Monitor your Amazon VPC resources
When you create a cluster, eksctl creates a new Amazon Virtual Private Cloud (Amazon VPC) by default. If you don't want eksctl to create a new Amazon VPC, then you must specify your custom Amazon VPC and subnets in the configuration file.
If your cluster has issues with your Amazon VPC limits, then you can receive the following error message:
The maximum number of VPCs has been reached. (Service: AmazonEC2; Status Code: 400; Error Code: VpcLimitExceeded; Request ID: a12b34cd-567e-890-123f-ghi4j56k7lmn)
To resolve the preceding error, monitor your resources.

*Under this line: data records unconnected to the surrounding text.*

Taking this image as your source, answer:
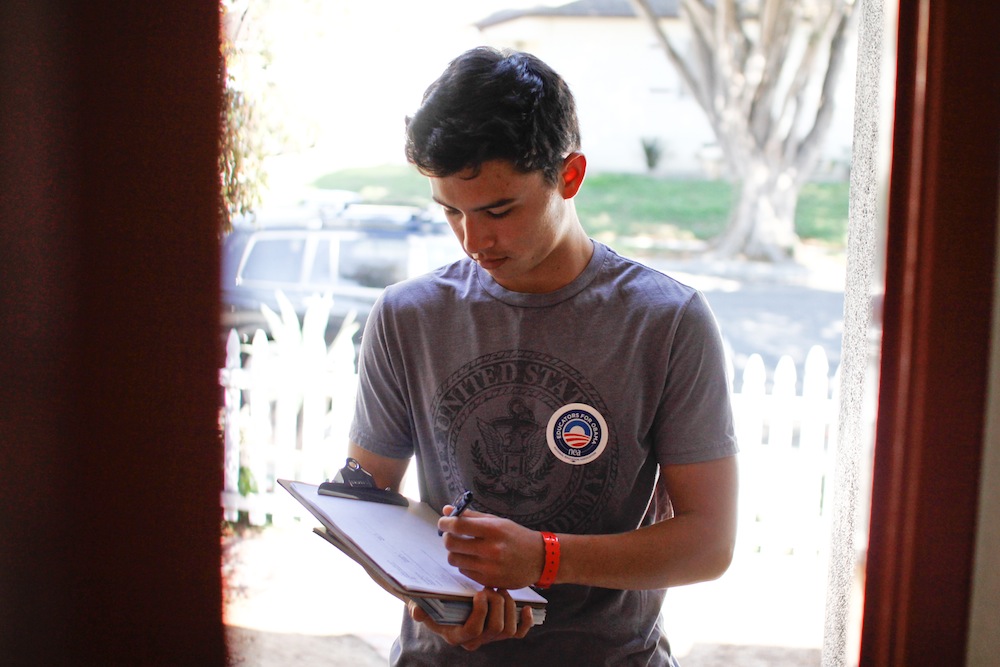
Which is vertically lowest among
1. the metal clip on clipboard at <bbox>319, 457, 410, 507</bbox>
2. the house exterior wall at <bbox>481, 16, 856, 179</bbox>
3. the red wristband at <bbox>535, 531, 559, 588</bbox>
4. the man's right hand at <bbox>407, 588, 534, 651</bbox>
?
the man's right hand at <bbox>407, 588, 534, 651</bbox>

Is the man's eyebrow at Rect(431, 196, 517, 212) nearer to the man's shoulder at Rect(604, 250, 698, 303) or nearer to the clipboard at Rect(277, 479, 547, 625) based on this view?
the man's shoulder at Rect(604, 250, 698, 303)

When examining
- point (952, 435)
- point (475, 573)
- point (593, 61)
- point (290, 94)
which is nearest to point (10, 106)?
point (475, 573)

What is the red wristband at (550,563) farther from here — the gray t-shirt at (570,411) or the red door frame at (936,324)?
the red door frame at (936,324)

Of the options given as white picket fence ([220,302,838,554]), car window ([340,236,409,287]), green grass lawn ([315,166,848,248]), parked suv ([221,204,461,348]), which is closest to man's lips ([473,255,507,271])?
white picket fence ([220,302,838,554])

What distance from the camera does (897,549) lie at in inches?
63.3

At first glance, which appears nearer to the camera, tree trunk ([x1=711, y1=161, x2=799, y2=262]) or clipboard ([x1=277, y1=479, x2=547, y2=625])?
clipboard ([x1=277, y1=479, x2=547, y2=625])

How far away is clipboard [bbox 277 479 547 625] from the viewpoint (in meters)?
1.18

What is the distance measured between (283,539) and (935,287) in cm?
398

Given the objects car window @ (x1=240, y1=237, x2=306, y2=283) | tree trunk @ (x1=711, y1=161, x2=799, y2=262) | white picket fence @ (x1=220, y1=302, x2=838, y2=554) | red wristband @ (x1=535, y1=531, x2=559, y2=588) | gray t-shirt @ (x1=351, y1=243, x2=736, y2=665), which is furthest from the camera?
tree trunk @ (x1=711, y1=161, x2=799, y2=262)

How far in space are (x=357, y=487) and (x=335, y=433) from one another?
3.50 metres

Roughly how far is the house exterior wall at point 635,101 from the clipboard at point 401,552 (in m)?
15.6

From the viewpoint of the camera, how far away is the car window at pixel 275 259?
6.31 meters

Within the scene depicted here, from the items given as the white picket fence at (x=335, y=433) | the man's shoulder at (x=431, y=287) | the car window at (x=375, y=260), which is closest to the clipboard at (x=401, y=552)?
the man's shoulder at (x=431, y=287)

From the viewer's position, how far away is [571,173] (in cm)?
144
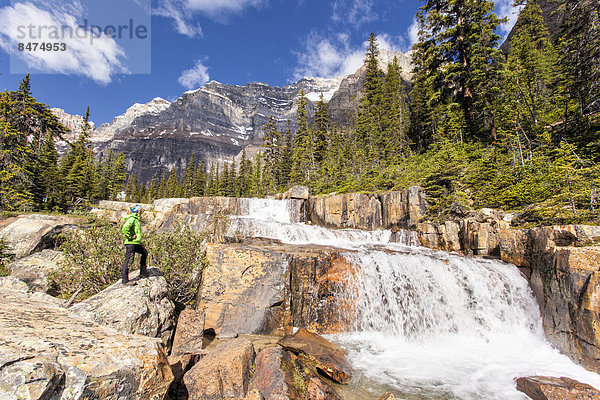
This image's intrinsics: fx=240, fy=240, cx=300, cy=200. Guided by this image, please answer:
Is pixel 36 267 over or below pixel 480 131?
below

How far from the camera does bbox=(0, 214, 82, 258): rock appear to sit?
30.9ft

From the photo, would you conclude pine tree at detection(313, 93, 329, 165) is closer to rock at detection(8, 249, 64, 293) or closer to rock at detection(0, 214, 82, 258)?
rock at detection(0, 214, 82, 258)

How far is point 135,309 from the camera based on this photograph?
16.7ft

For example, check the number of Amazon VPCs in your AWS Region or the internet gateways per Region where you create the cluster. For more information, see Amazon VPC quotas.
For issues related to resource constraints on the number of Amazon VPC resources in your Region, consider one of the following options:
(Option 1) Use an existing Amazon VPC to overcome resource constraints
Create a configuration file that specifies the Amazon VPC and subnets where you want to provision your cluster's worker nodes:
$ eksctl create cluster sample-cluster -f cluster.yaml
(Option 2) Request a service quota increase to overcome resource constraints
Request a service quota increase for the resources in the CloudFormation stack events of the cluster that eksctl provisioned.

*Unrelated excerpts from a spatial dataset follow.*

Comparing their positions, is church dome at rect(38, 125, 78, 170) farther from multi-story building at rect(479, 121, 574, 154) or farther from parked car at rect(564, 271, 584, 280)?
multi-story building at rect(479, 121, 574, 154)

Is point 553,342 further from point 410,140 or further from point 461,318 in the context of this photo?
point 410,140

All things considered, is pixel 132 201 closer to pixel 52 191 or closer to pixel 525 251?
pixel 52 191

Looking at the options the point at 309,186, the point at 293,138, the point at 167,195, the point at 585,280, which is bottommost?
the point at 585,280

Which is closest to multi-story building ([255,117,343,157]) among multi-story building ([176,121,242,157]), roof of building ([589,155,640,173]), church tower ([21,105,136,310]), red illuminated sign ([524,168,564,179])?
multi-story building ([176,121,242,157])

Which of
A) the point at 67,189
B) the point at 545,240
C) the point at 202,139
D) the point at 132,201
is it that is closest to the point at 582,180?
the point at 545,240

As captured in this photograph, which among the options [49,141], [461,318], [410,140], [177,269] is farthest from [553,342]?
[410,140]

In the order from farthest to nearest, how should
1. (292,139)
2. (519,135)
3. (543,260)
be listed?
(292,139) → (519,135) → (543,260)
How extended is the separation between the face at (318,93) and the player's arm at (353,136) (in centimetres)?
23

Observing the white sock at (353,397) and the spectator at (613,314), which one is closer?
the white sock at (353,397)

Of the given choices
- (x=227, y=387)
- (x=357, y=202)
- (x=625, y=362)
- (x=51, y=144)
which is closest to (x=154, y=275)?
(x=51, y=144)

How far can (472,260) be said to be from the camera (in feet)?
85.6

Confirm that your worker nodes can reach the control plane API endpoint
When eksctl deploys your cluster, it waits for the launched worker nodes to join the cluster and reach Ready status. If your worker nodes don't reach the control plane or have an invalid IAM role, then you can receive the following error:
timed out (after 25m0s) waiting for at least 4 nodes to join the cluster and become ready in "eksfbots-ng1"
To resolve the preceding error, get your worker nodes to join the cluster, and confirm that your worker nodes are in Ready status.